In the letter, Public Citizen detailed how the $305 million acquisition by TTAM, billed as a nonprofit but created and controlled by Wojcicki, raises serious legal and ethical concerns under GIPA. The law requires companies to obtain affirmative re-consent from users impacted for each new transfer of genetic data.
“Silence or inaction does not equal consent and years old ‘click-through’ agreements are woefully insufficient for something as sensitive as a person’s genome,” added Branch. “DNA is not just data, it is identity. And no corporation, no matter how it brands itself, should be allowed to bypass consent and sweep away people’s genetic autonomy behind closed doors. The California Attorney General has both the power and the duty to step in.”

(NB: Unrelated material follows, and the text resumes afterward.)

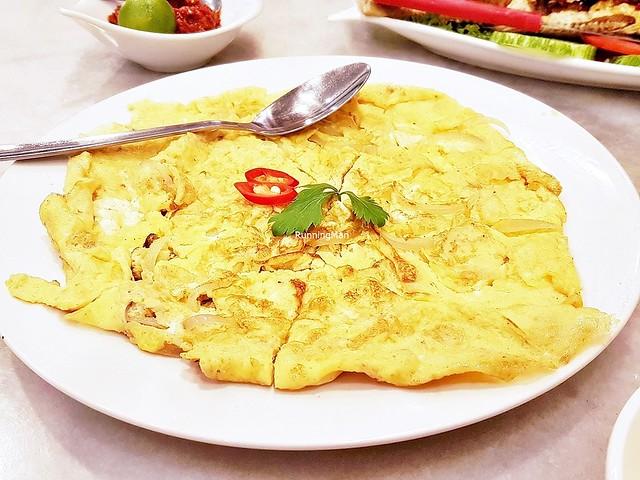 Telur Chinchalok / Egg Omelette With Fermented Shrimp Sauce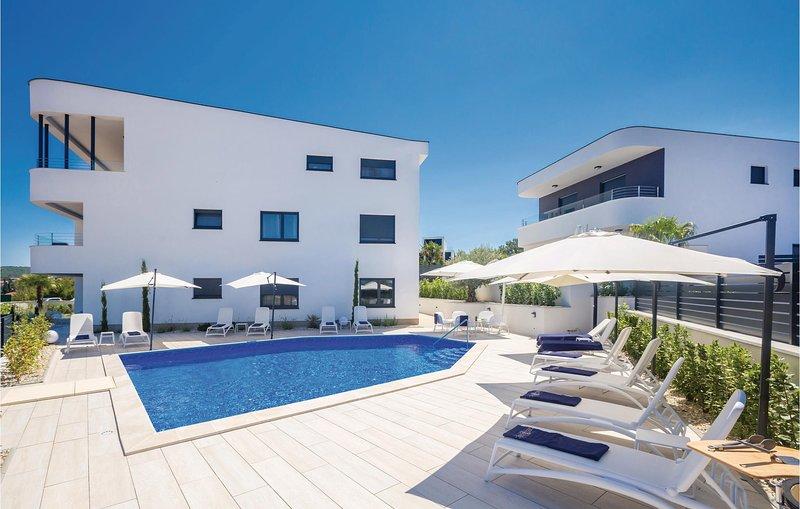 Nice home in Malinska with WiFi and 2 Bedrooms (CKI018), casa vacanza a Vantacici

Public Citizen is calling on the California Department of Justice to:
- Immediately initiate a formal investigation into TTAM Research Institute’s acquisition of the genetic database and the consumer protection concerns related to data transfer, privacy, and re-consent.
- Continue to defend the underlying principle of GIPA which establishes that in cases involving genetic data transfer affirmative re-consent is required from California consumers whose data is held.